Unlike For-Profits, Nonprofits Succeed by Sharing the Work and the Glory
By Sarah Ford on March 3, 2014
Source: The Chronicle of Philanthropy
By Phil Buchanan
In recent years, foundation and charity leaders have paid increasing attention to questions of performance. The focus on impact, outcomes, and assessment, while not new, has certainly intensified among both foundation and charity leaders.
This is a positive development, but too often performance is defined in a way that can undermine the effectiveness of the nonprofit sector as a whole.
The analog seems always to be business, where the focus is on competition among institutions—a zero-sum perspective in which organizations strive to best each other.
This conflation of performance in philanthropy and institutional competition has its roots in two influential 1990s Harvard Business Review articles.
The first, by the Harvard scholars Christine Letts, William Ryan, and Allen Grossman, urged foundations to act more like venture capitalists.
The second, by Michael Porter and Mark Kramer, urged foundations to focus on “unique positioning” and “unique activities” and to choose the “best” grantees in the manner of “investment advisers in the business world.”

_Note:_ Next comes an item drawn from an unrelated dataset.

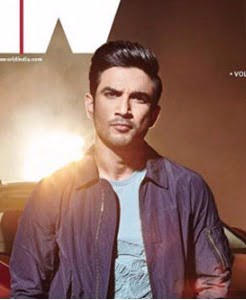 Sushant Singh Rajput looks casual & suave on this magazine cover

“Only by doing things differently from others, in a way that is linked tightly to what the foundation seeks to accomplish, can it achieve greater impact with the same grant dollars or enable its grantees to be more successful,” wrote Mr. Porter and Mr. Kramer, who founded the consulting firm FSG, which advises many nonprofits and foundations.
But this kind of emphasis on uniqueness and supporting only the best makes much more sense in business than in philanthropy.
The fact is, focusing competitively and narrowly on individual institutional performance isn’t necessarily consistent with maximizing impact. It has led many large foundations to develop and put in place their strategies alone. But in philanthropy, unlike in business, that is a recipe for failure.
A similar dynamic plays out among charities that worry more about besting their “competitors” than achieving shared goals.